So if you want to hit a billion dollars, man, I want you to crush it. But really ask yourself, what's the real reason that you want to hit a billion dollars? And always ask yourself, when is enough enough? Because people always say, when I make more money, my problem is going to go away. And I realized I had 100 units, had problems. Had 200 units, had problems. Have 350 million, there's always problems. Making more money is not going to solve all of your problems. And actually,
Seth Bradley, Esq. (13:15.146)
That's right.
Gino (13:36.033)
I've got a spousal lifetime access trust now. I've got six kids where I've got to create estate planning. So I'm not complaining, but I'm just telling you, it creates different kinds of problems. So your story is very similar to ours. When we started, Jake and I were like, bro, if we can hit 100 units, we're gonna be like two pigs in crap. And it took us 18 months to find our first 25 unit deal. But three months after that,
Seth Bradley, Esq. (13:58.409)
Ha ha.
Gino (14:05.059)
We we closed on a 36. So we're at 60 units within almost two years, which may not seem like a lot, but it is a lot when you look back because what happens is you have that hockey puck curve. Cause then I remember in January, in February of 2014, after a year after we closed that first deal, we closed 136 units. So within three years of Jake and myself meeting and starting, we had 202 really excellent units. were three deals.
Seth Bradley, Esq. (14:17.258)
Mm-hmm.
Gino (14:35.215)
And within five years, we had a little over 500 units. And there was no syndication involved. It was refi and roll. It was a partner who had a significant balance sheet who helped us out and interspersed in that. We closed on a 200 unit seller finance deal. So people are like, well, how did you do it? A little seller financing, little JVs, refi and rolls. But then 500 units were like, holy crap, we're sort of got lint in our pockets. Where are we gonna find money?
Seth Bradley, Esq. (14:43.476)
Yeah.
Gino (15:04.047)
And oh, by the way, everyone's talking about this syndication thing. Let's try it. And Seth, we did. We did three deals in syndication in two in 2018, one in 2019. We saw that it wasn't for us long-term because we wanted to hold a really quality asset for the long-term. And syndications, in a lot of instances, you put money in and then all of a sudden you have to return that capital. And sometimes if you're lucky, you can actually refi it out. But as us as the GPs, we're doing all the work and we're not getting
Seth Bradley, Esq. (15:04.426)
Yep, yeah
Gino (15:33.391)
Compensated as much so we said to ourselves after the third one. Let's stop regroup. We've got more capital We sold those off and we continued to buy our own and one of the things I want people to focus on is When you're in business, what is the KPI that you're really measuring for us? It's PPU now. It's profit per unit. It's not number of doors It's not IRR and real cash flow. That's what we want at the end of the month. We have 1800 units and
Seth Bradley, Esq. (15:56.074)
Mm-hmm.
Gino (16:02.669)
How much profitability does those 1800 units are giving us? That's what we're looking for. So from a syndication model, doesn't really work. From a syndication model, you're trying to expand, you're trying to get as many units under management, you've got asset management fees, it's a different model. We didn't like that model as much. We did what you did. We put the e-brake on and we're gonna do smaller deals with our own capital and we're gonna really control those deals and we're vertically integrated. We have our own property management company.
---
WORK ITEM
Please pick up the multifamily investing transcript after its final sentence and carry it on for a short stretch.

Web image-text data
---
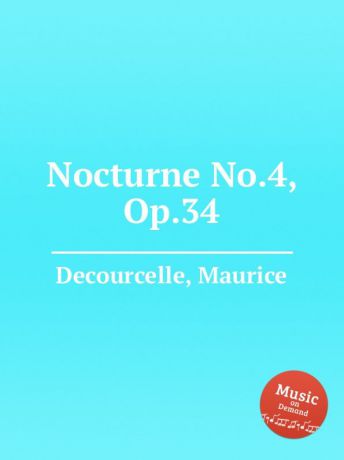 M. Decourcelle Nocturne No.4, Op.34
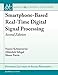 Smartphone-Based Real-Time Digital Signal Processing: Second Edition (Synthesis Lectures on Signal Processing)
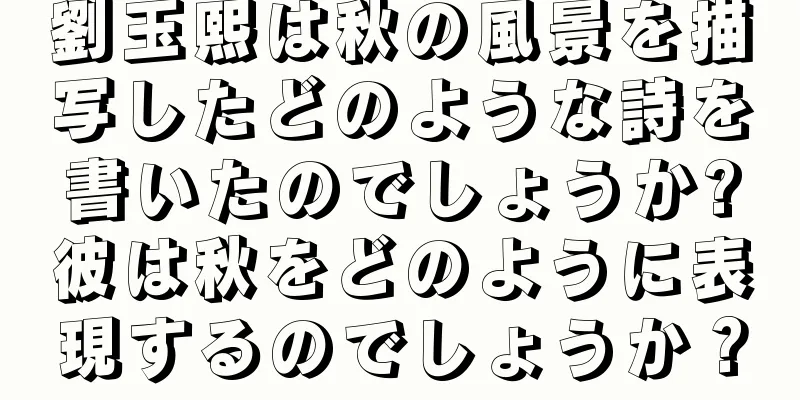 劉玉熙は秋の風景を描写したどのような詩を書いたのでしょうか?彼は秋をどのように表現するのでしょうか？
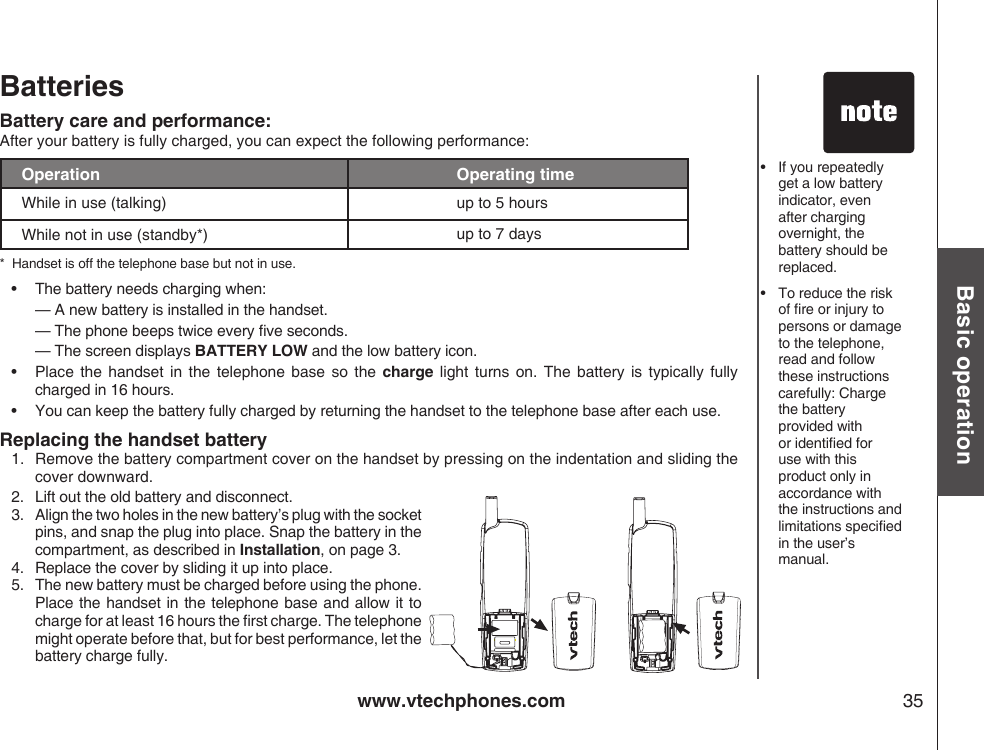 www.vtechphones.com 35Basic operationBatteries Battery care and performance:After your battery is fully charged, you can expect the following performance:Operation Operating timeWhile in use (talking) up to 5 hoursWhile not in use (standby*) up to 7 days*  Handset is off the telephone base but not in use.•  The battery needs charging when:  — A new battery is installed in the handset.  — The phone beeps twice every ve seconds.  — The screen displays BATTERY LOW and the low battery icon.•   Place  the handset  in the  telephone base  so  the  charge  light  turns  on.  The  battery  is  typically  fully  charged in 16 hours.•   You can keep the battery fully charged by returning the handset to the telephone base after each use. Replacing the handset battery1.   Remove the battery compartment cover on the handset by pressing on the indentation and sliding the     cover downward.•   If you repeatedly get a low battery indicator, even after charging overnight, the battery should be replaced.•  To reduce the risk of re or injury to persons or damage to the telephone, read and follow these instructions carefully: Charge the battery  provided with or identied for use with this product only in accordance with the instructions and limitations specied in the user’s manual.2.  Lift out the old battery and disconnect.3.   Align the two holes in the new battery’s plug with the socket pins, and snap the plug into place. Snap the battery in the compartment, as described in Installation, on page 3.4.  Replace the cover by sliding it up into place.5.   The new battery must be charged before using the phone. Place the handset in the telephone base  and allow it to charge for at least 16 hours the rst charge. The telephone might operate before that, but for best performance, let the battery charge fully.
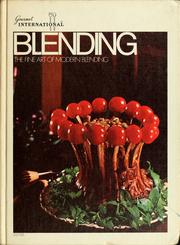 Cover of: Blending the fine art of modern blending.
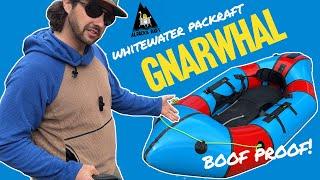 Alpacka Raft Gnarwhal Full Walkthrough!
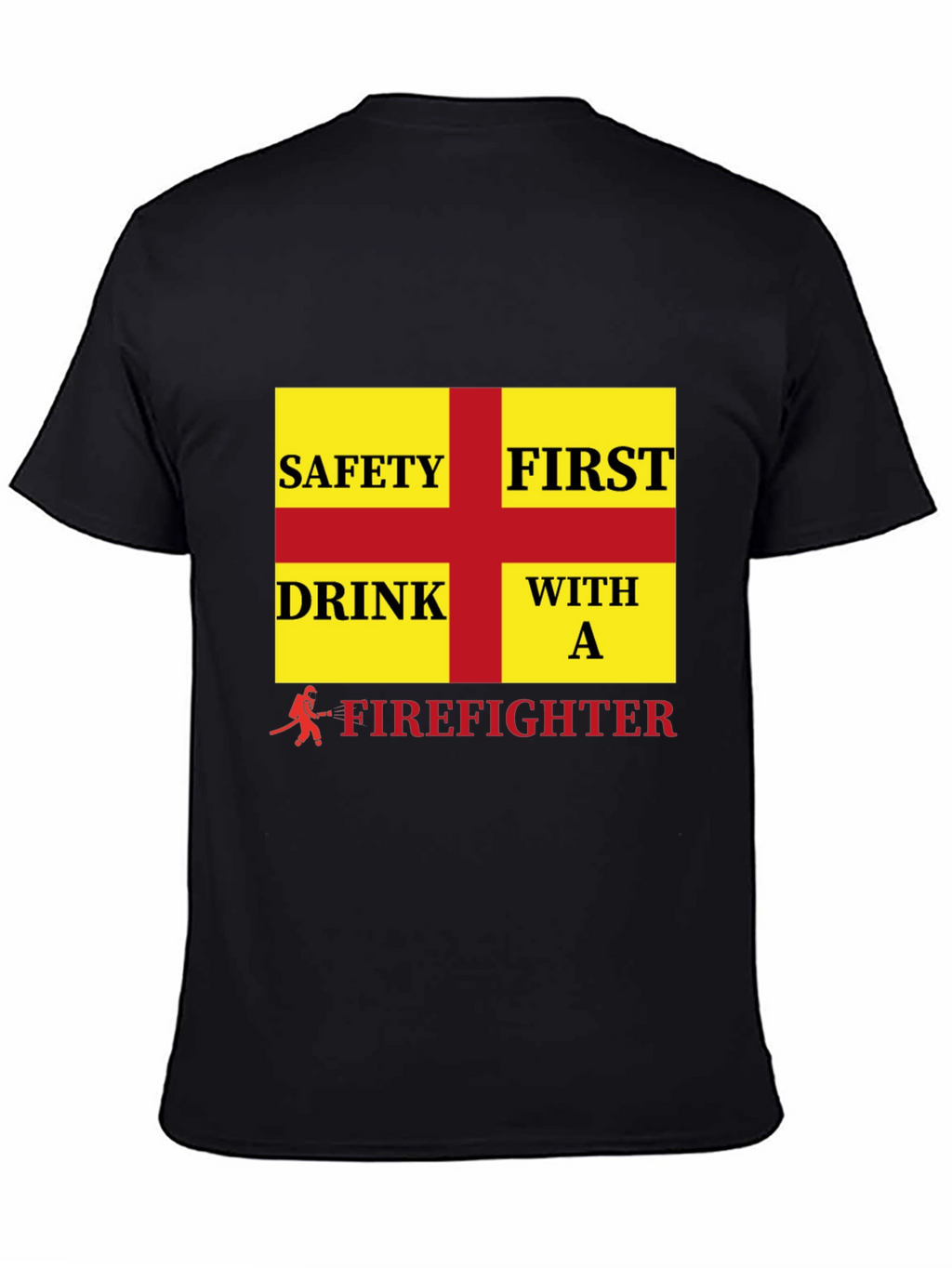 Firefighter Safety First Drink T-Shirt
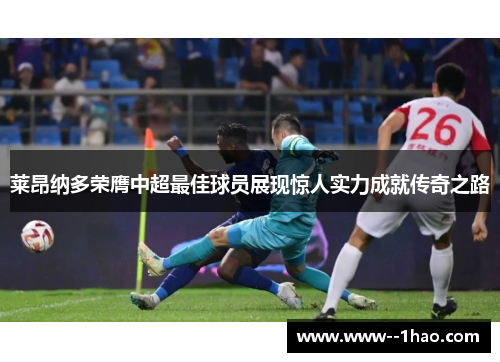 莱昂纳多荣膺中超最佳球员展现惊人实力成就传奇之路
---
ANSWER AREA
So that's not for everybody. And I hate when people say this is the only way to do it, only buying multifamily. If you want to really get rich in the next 10 years, if you buy one single family home for the next 10 years, within 15 years of your first purchase, that house may be completely paid off. You may be able to sell that house in a seller finance node and really get mailbox money. That's a great strategy. It's not for everybody, but really getting clear on what you're trying to accomplish is really, really important.
Seth Bradley, Esq. (16:51.935)
Yep.
Seth Bradley, Esq. (16:59.306)
100%, man, 100%, you said so many good things there. I syndication, so I love them. I make a living off syndication. So I'm a securities attorney, I work at TriVest, it's a great vehicle, but I do think that kind of the traditional sense of it where people are like, all right, let's syndicate this deal, let's flip it basically as quick as possible. Like if we can unload it in two years, let's unload it in two years. It's like, they just turn into house flipping, but with apartment flipping, right? Yeah.
Gino (17:06.319)
Yeah.
Gino (17:16.963)
Yes.
Gino (17:23.449)
glorified yes.
Seth Bradley, Esq. (17:25.116)
And it's just like, that's not why we got into it. Or most of us, I shouldn't say everyone, but most of us got into this thing for long-term, for cashflow, for freedom, flexibility. And that's not, because that's just like, okay, well, I got to live for my upfront fee. I've got to live for the exit fee. I'm not making any money in between. I know a lot of capital raisers and syndicators got washed out in this last market because there's no cashflow, right? Like they made a little bit of money when they started. They were going to make, maybe, maybe not now.
Gino (17:32.163)
Yes.
Gino (17:39.961)
Yes.
Seth Bradley, Esq. (17:53.749)
but they were planning on making some money on the backend, on the sale, possibly on the refi, which has gotten washed out too at this point. And it's like, there's no cashflow for these people, right? So they've had to go back and get a W-2, they went back to work. They haven't been able to sustain. So you're seeing a lot of people get washed out with that model, but you can still use that model. Just your investors have to know that you wanna stay in it for the long term, right? You have to set those expectations versus like...
Gino (18:16.845)
Yes.
Seth Bradley, Esq. (18:19.284)
We're not trying to sell this thing in two or three years. We're gonna keep this as long as we can. We're just gonna keep refinancing it. We're gonna keep improving it. We're gonna keep doing these things and you're gonna get your capital back and you're gonna get great returns or you might get great returns. But we're not trying to get out of this as soon as possible. So plan on staying with us for the long term.
Gino (18:23.161)
Yes.
Gino (18:39.065)
You said a couple of really important things there that I don't want to gloss over. The first one is know who your investor is. If you're going to create that model, and I love that part of the syndication model, it's tell your investor this is not a two-year fix and flip and we're going to sell it. We're buying this thing for tax benefits. So the longer we hold it, better it is. We want to give you some kind of IRR number, but we're really focusing on holding this asset. Why would I kill the golden goose if my goal is to really reposition this asset, really get it up the snuff?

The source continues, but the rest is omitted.